Health insurance costs up 8-15 percent in Massachusetts this year

This was an important week for folks in Massachusetts planning their budgets. A big health insurance company settled its premium dispute with regulators. The result will be an 8-15 percent increase in costs compared to the previous year (source). The Boston Globe reports that insurers covering 7 percent of the market are still holding out for permission to charge higher prices.

I can’t figure out how this dovetails with the official inflation numbers. Health insurance is a big component of spending and these kinds of increases would seemingly guarantee an unsettling overall inflation number. Yet supposedly enough other stuff is getting cheaper that we’re at risk of deflation?

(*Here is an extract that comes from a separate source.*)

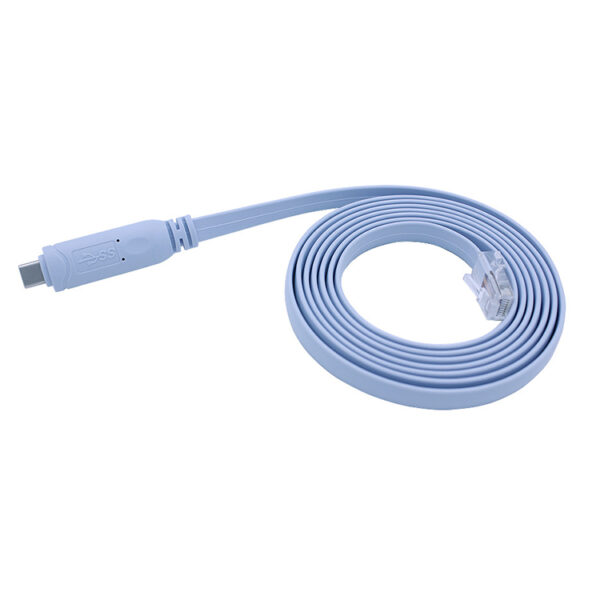 Usb Usb-C To Rj45 Colsole Cable (2)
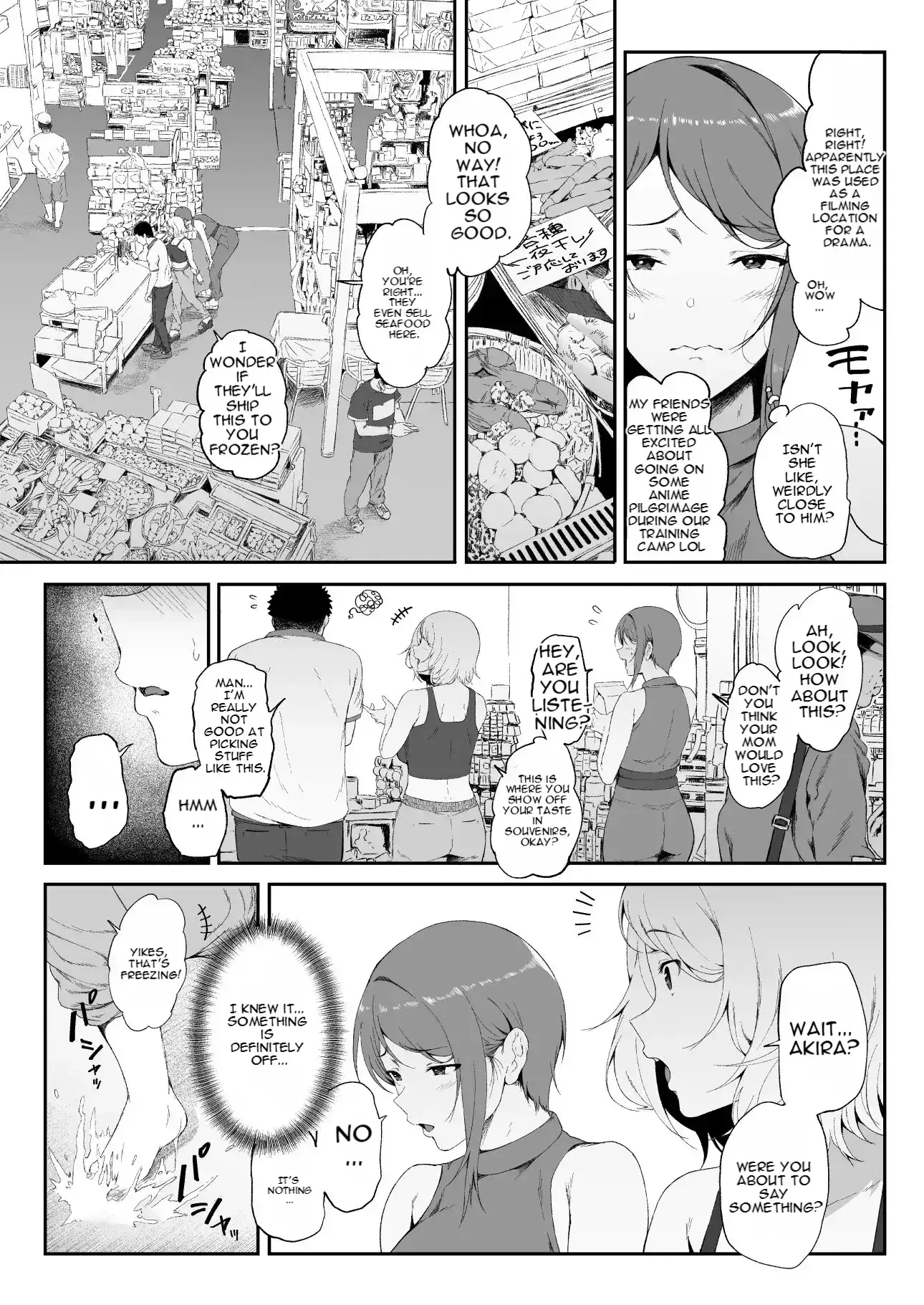 Getting It on With a Gyaru Harem Chapter 2 page 13 -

2 thoughts on “Health insurance costs up 8-15 percent in Massachusetts this year

  1. 14% increase on my employer-sponsored HI for this coming year. Illinois resident.

    Our company is pretty young age-wise, but our premiums have jumped at least 10% a year for the past 3 years.

  2. Official inflation numbers are rigged and have been laughed off by economics nerds for years.
    http://bigpicture.typepad.com/comments/2007/09/bloomberg-cpi-i.html
    http://nowandfutures.com/cpi_lie.html
    Or just google “CPI is a lie” or “CPI hedonics ‘equivalent rent'” and you’ll get an eyeful.

    1. House prices are excluded in favor of an “equivalent rent” number that helped keep the CPI low during the biggest housing bubble in the history of the world.
    2. When inflation is clearly out of control (e.g. the summer of 2005), the Fed starts talking about the “core CPI”, which excludes food and gas costs, because, after all, no one needs those. This is called the “Starving Pedestrians” index.
    3. “Hedonic” adjustments are used to pretend that things are cheaper than they really are because their quality is improving. If I could buy, say, a 1 GHz computer with 256 MB of RAM and a CRT ten years ago for $1000, and today the same $1000 buys me a 3 GHz computer with 6 GB of RAM and an LCD, then it didn’t “really” cost me $1000, it was more like $300.

    I’d go on, but 24 hours a day isn’t enough for me to keep up with all the lies.